História A mangueira de Park Chanyeol - Capítulo 1


Escrita por: ~

Postado
Categorias EXO
Personagens Chanyeol, D.O
Tags Chansoo, Crack!fic, Pwp, Reino Chansoo
Visualizações 2.481
Palavras 3.610
Terminada Sim
NÃO RECOMENDADO PARA MENORES DE 18 ANOS
Gêneros: Comédia, Lemon, Romance e Novela, Universo Alternativo, Yaoi
Avisos: Bissexualidade, Heterossexualidade, Homossexualidade, Insinuação de sexo, Linguagem Imprópria, Nudez, Sexo
Aviso legal
Os personagens encontrados nesta história são apenas alusões a pessoas reais e nenhuma das situações e personalidades aqui encontradas refletem a realidade, tratando-se esta obra, de uma ficção. Os eventuais personagens originais desta história são de minha propriedade intelectual. História sem fins lucrativos, feita apenas de fã para fã sem o objetivo de denegrir ou violar as imagens dos artistas.

Notas do Autor


Era pra ser uma crackFic.... peço desculpas desde já
Finge que não tem erro e que tá tudo certo

Capítulo 1 - Só curiosidade


Fanfic / Fanfiction A mangueira de Park Chanyeol - Capítulo 1 - Só curiosidade

    Eu dividia o apartamento com KyungSoo a algum tempo e tudo sempre andou em seus conformes, às vezes eu o irritava só pra vê-lo estressado, não tenho culpa se ele aceitou morar comigo, mas é aquele ditado: cada um tem o Park Chanyeol que merece. Mas essa nossa amizade não surgiu do nada foi mais ou menos assim, eu estava no sétimo ano do fundamental e ele no sexto ano. Um dia inventei de chamar uns amigos pra irem dormir lá em casa, e depois de contatar minha mãe e a mãe dos meus amigos nós fomos para minha casa, até ai tudo bem. 

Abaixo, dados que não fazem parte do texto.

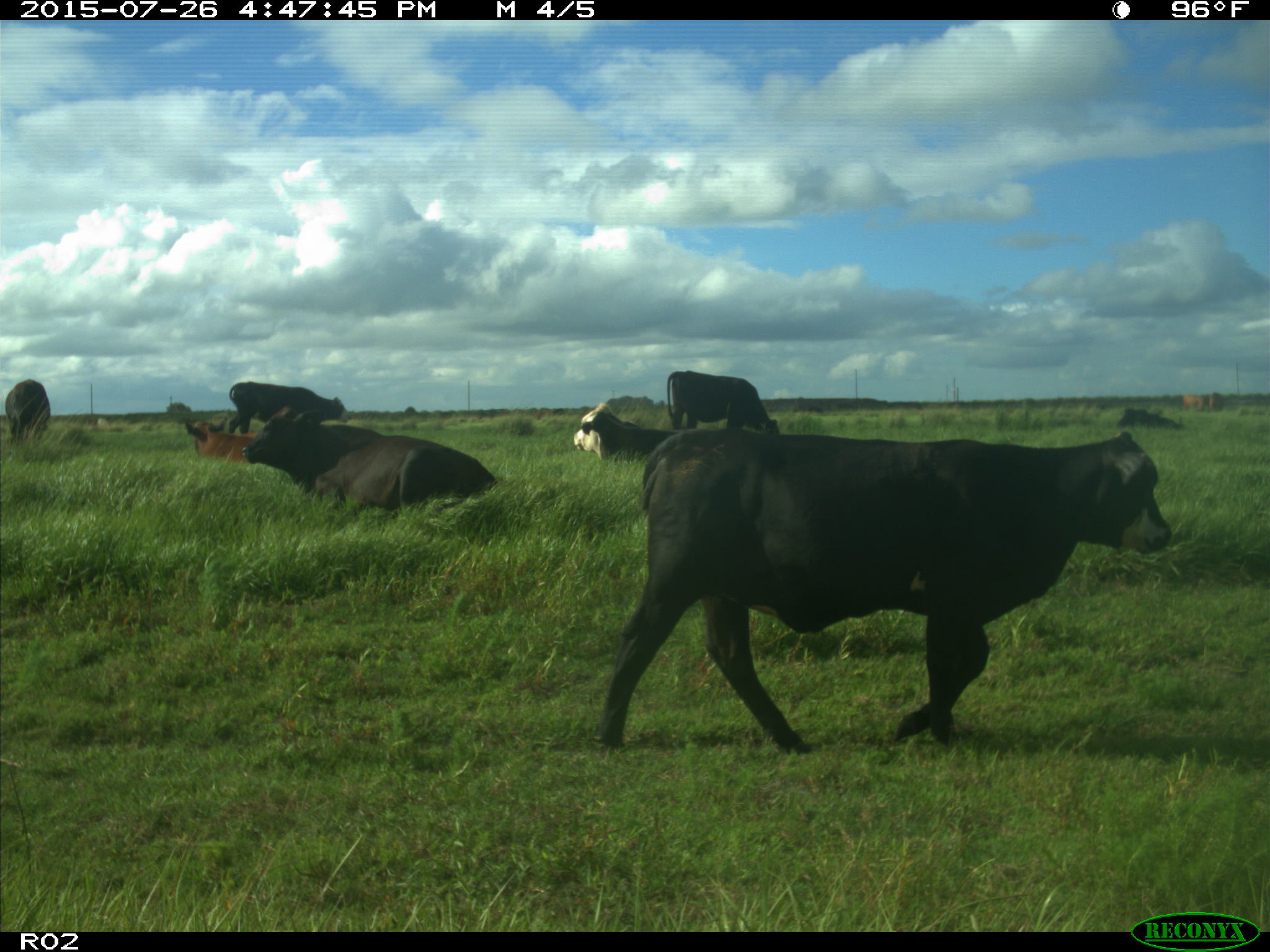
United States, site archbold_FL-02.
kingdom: Animalia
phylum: Chordata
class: Mammalia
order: Artiodactyla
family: Bovidae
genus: Bos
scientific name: Bos taurus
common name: domestic cow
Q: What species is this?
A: Bos taurus (domestic cow).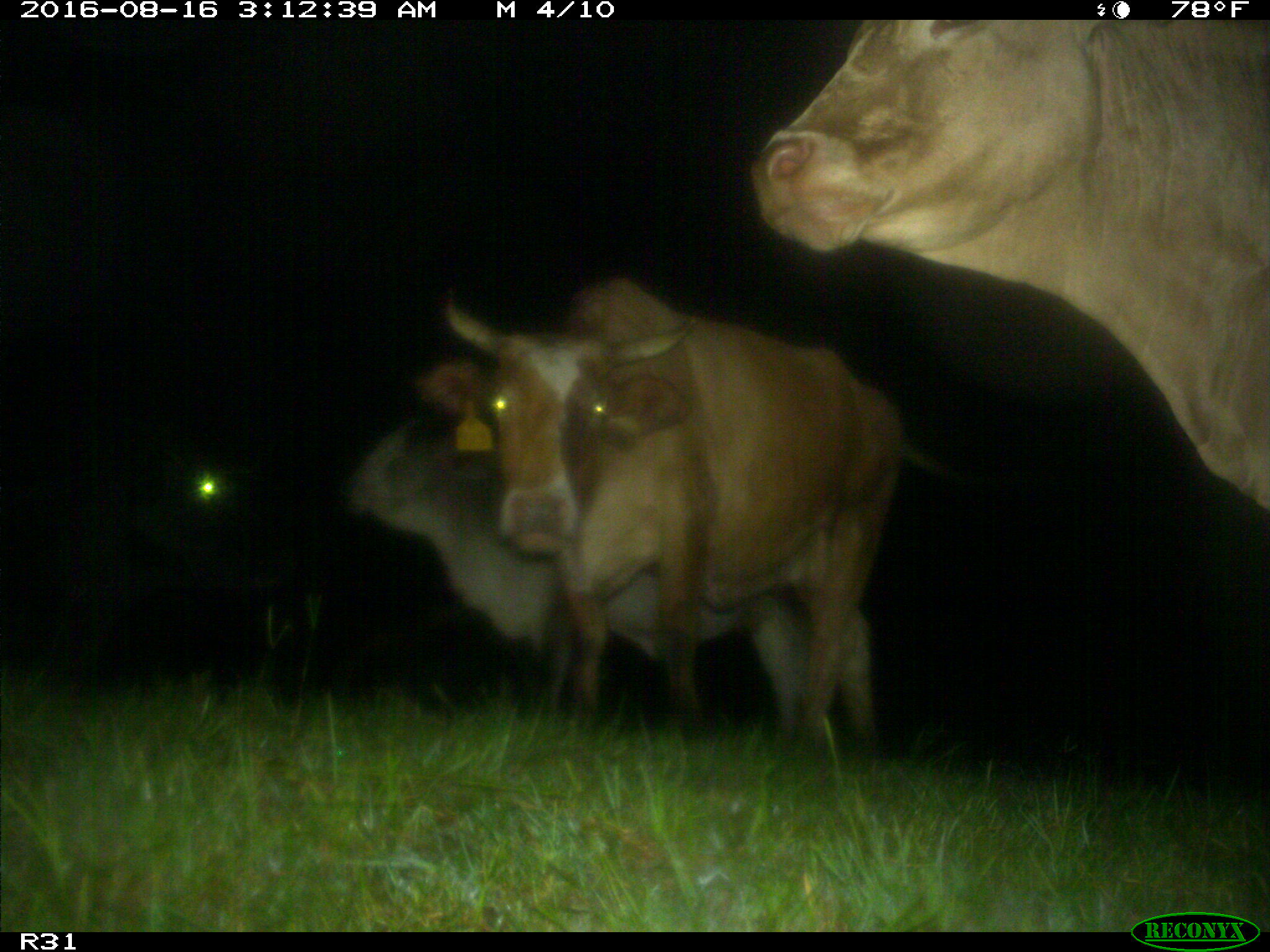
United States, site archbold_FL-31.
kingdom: Animalia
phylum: Chordata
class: Mammalia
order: Artiodactyla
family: Bovidae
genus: Bos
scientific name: Bos taurus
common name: domestic cow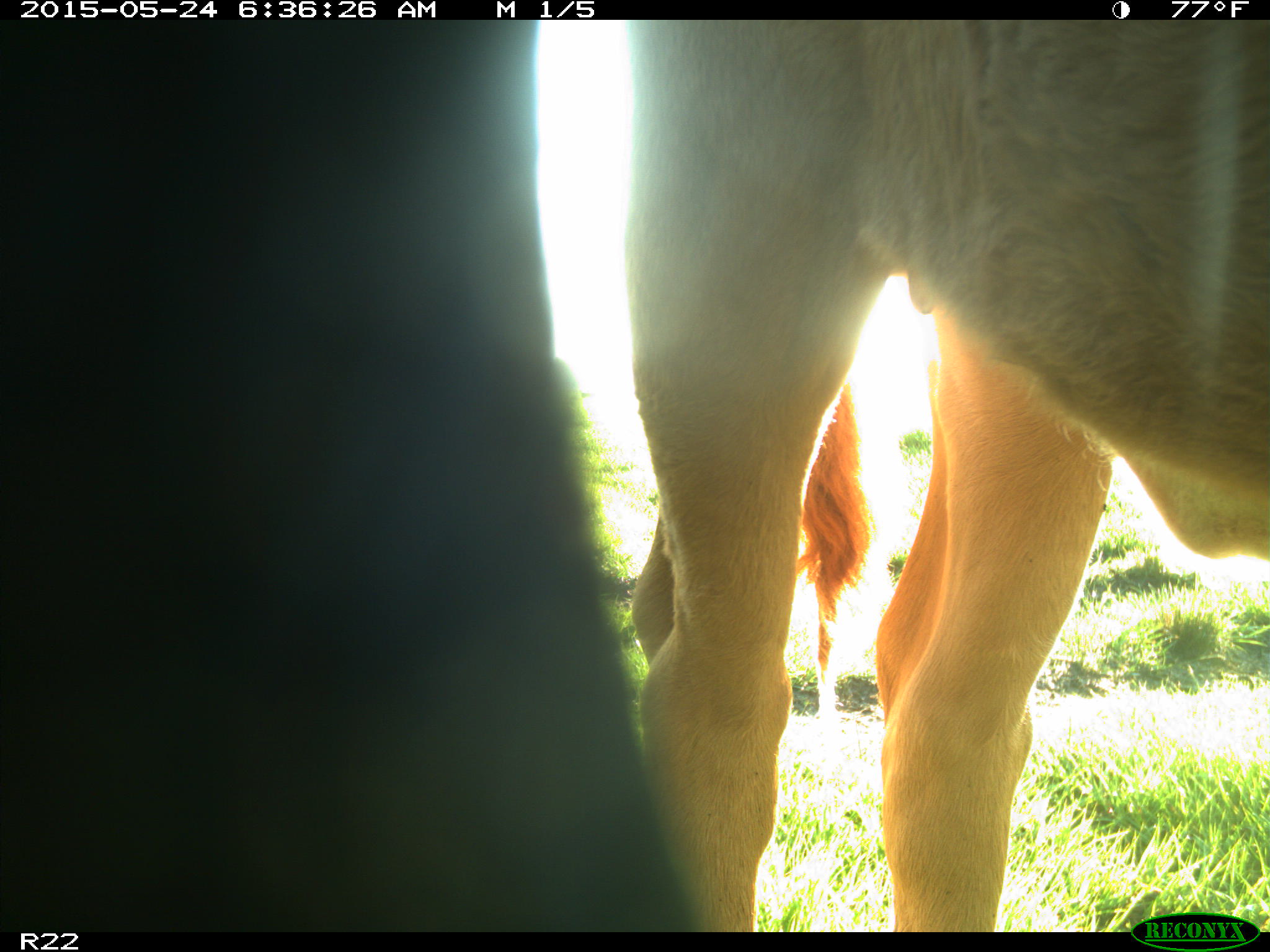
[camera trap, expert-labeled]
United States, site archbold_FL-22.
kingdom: Animalia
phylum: Chordata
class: Mammalia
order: Artiodactyla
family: Bovidae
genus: Bos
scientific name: Bos taurus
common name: domestic cow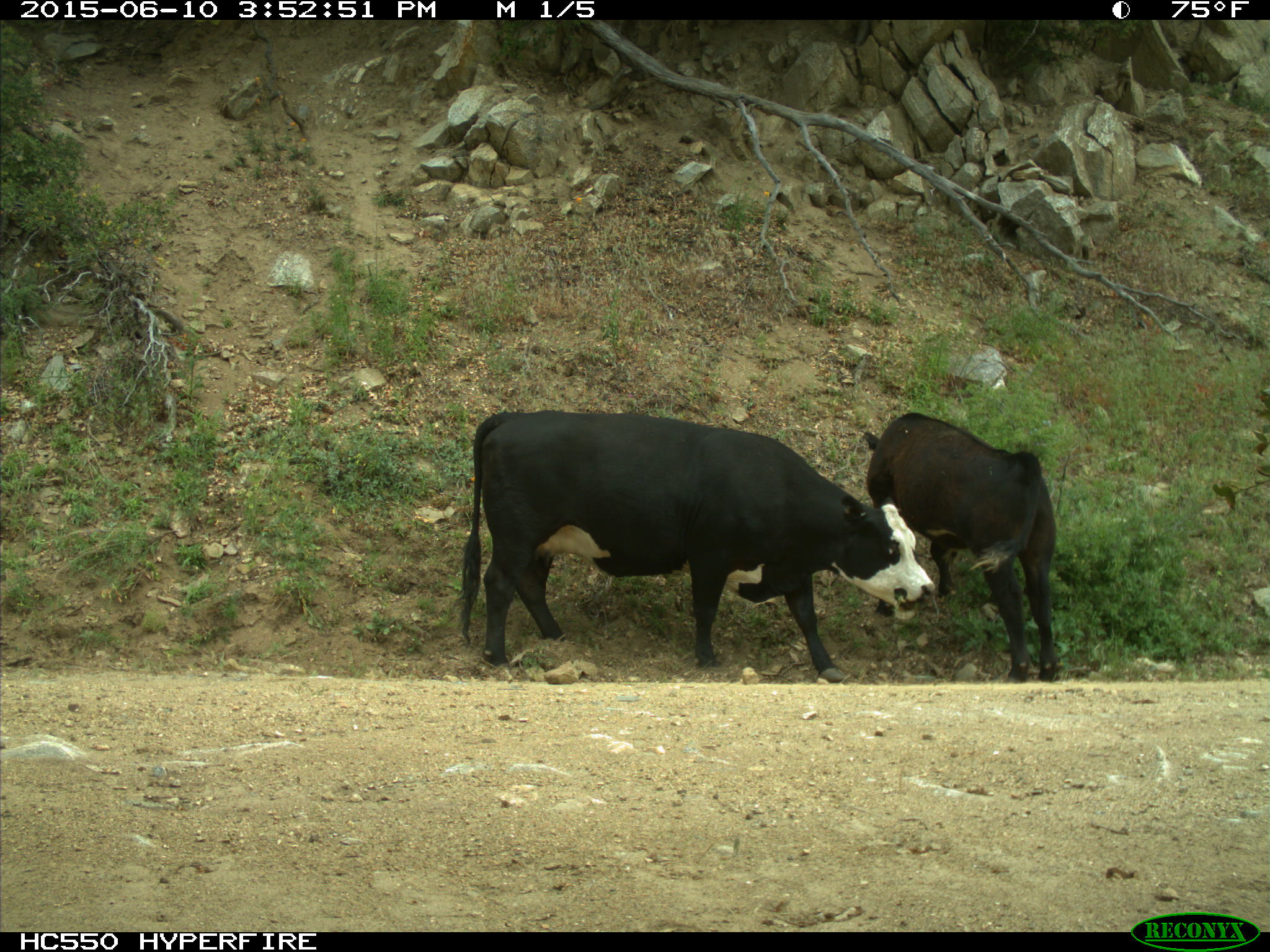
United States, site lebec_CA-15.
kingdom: Animalia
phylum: Chordata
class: Mammalia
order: Artiodactyla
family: Bovidae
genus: Bos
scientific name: Bos taurus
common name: domestic cow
Bos taurus (domestic cow).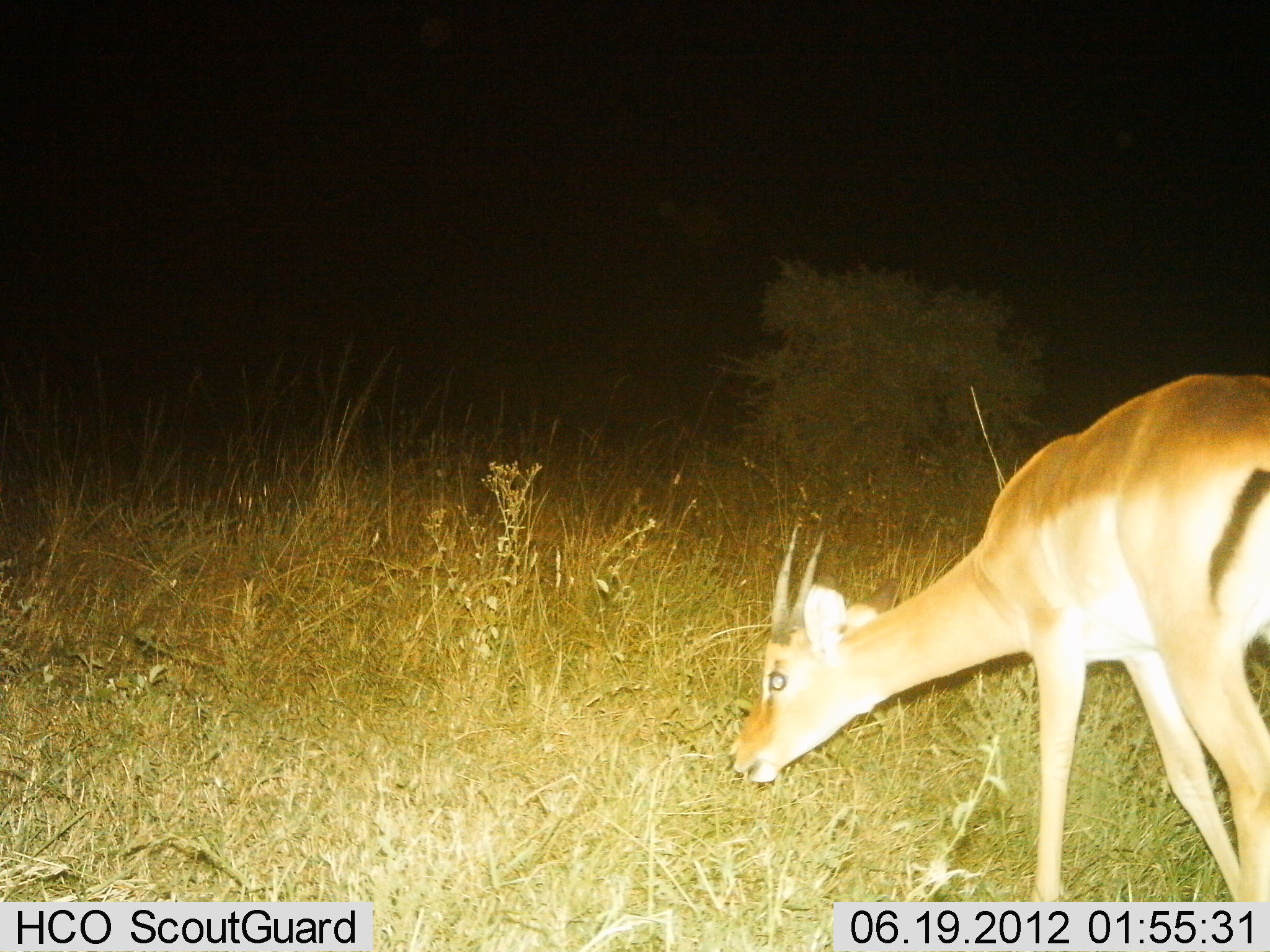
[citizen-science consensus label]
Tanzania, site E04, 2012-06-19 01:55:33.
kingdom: Animalia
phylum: Chordata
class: Mammalia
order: Artiodactyla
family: Bovidae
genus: Nanger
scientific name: Nanger granti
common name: grant's gazelle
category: gazellegrants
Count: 1.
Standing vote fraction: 0%.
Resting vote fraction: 0%.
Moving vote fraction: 20%.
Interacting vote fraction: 0%.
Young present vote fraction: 0%.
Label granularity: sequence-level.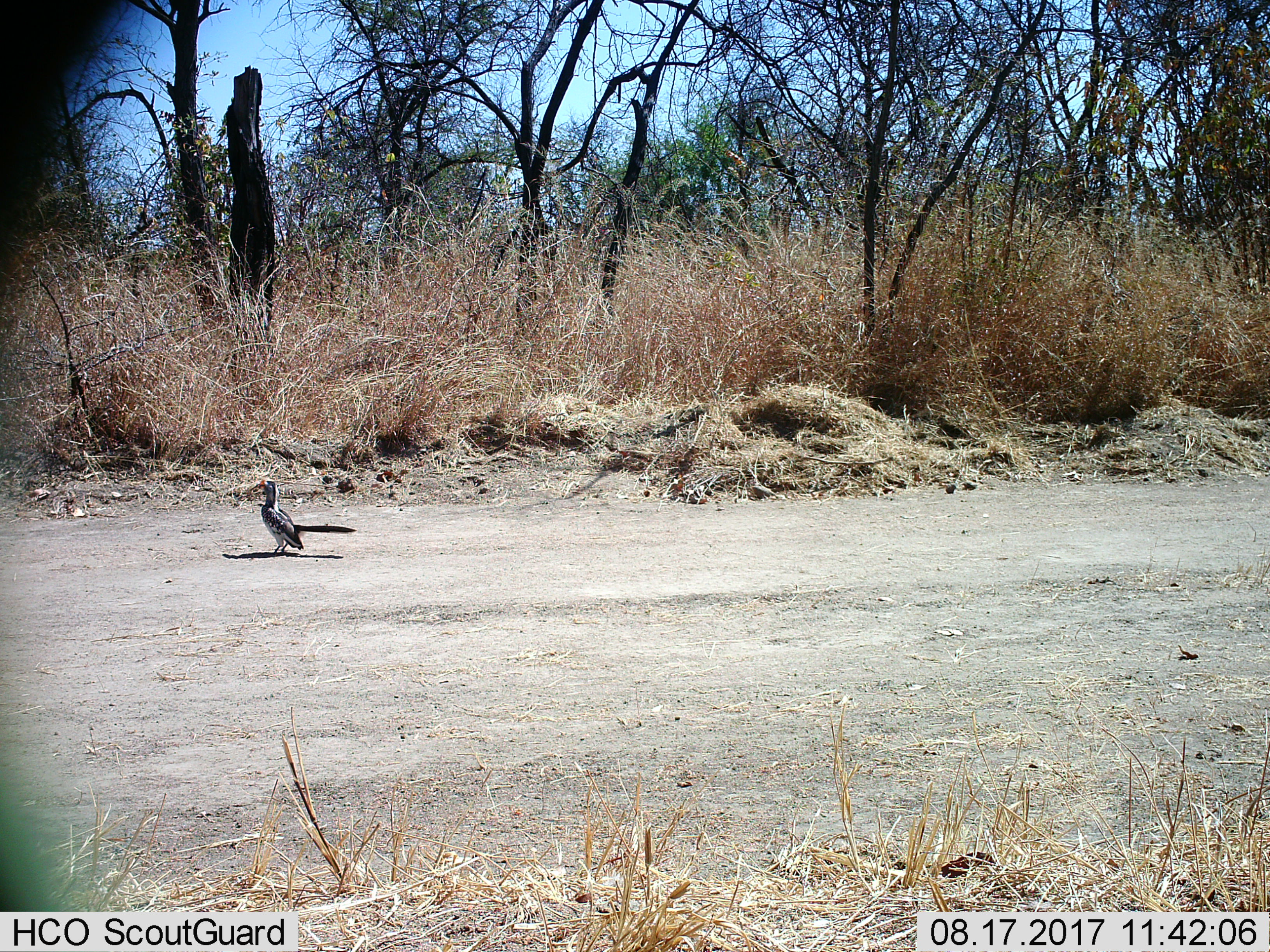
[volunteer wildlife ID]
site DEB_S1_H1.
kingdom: Animalia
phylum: Chordata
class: Aves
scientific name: Aves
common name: bird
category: birdother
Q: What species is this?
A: Birdother (bird) (Aves).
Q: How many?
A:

   Eu, Baekhyun, Junmyeon e Jongdae estávamos no meu quarto passando alguns canais tentando escolher alguma coisa que prestasse, porque já tínhamos jogado, comido e tomado banho. Até que Baekhyun - que estava com o controle por dizer que seus dedos eram ótimos para escolher coisas - passou em um filme de terror e disse para assistirmos. Pff… beleza… o caralho, o filme foi assustador só o Baekhyun conseguiu assistir até o final eu fingi que tava tudo bem mas fui ao banheiro rezando a deus e todos os santos que me protegesse. Admito que dormi abraçado com Jongdae, mas falei que era frio porque não queria pagar de mariquinha.

   Mas vocês devem estar pensando “Onde KyungSoo entra nisso?”, ele entra agora. No outro dia quando acordei para ir a escola procurei minha dignidade mas não achei, eu e meus amigos fomos para o inferno chamado escola “numa boa”. Quando o intervalo foi chegando começou a me subir um cagaço de medo que comecei a suar frio. Quando tocou o sinal lembrei da parte do filme que a mulher da cantina usa a menina pra fazer estrogonofe de gente, e o cu até gelou, os brothers vieram perguntar se eu ia pra cantina, neguei dizendo que ia revisar matéria. Foi a mais pura mentira. Quando eles saíram da sala eu fui correndo para o bloco dos alunos do ensino médio atrás de Zhang Yixing o mago que tudo vê e bruxo que tudo sente ou seja, o cara de humanas. Fui atrás dele pra saber o que poderia fazer para tirar aquela coisa ruim e sensação de que alguma coisa estava me seguindo e que iria morrer a qualquer momento. E então ele disse que não mexia com essas coisas de demônios mas me contou que o filho de satanás estudava em nossa escola, e foi assim que conheci KyungSoo. Ele disse para chama-lo de Senhor das Trevas Celestiais ou SatanSoo. E então falou umas palavras em uma língua estranha e disse que o pacto tava feito e que eu deveria ser seu servo para sempre, senão a mulher do filme ia vir atrás de mim e matar toda a minha família na minha frente enquanto eu ouço sertanejo universitário. Preferi aceitar ser amigo do herdeiro do trono do inferno.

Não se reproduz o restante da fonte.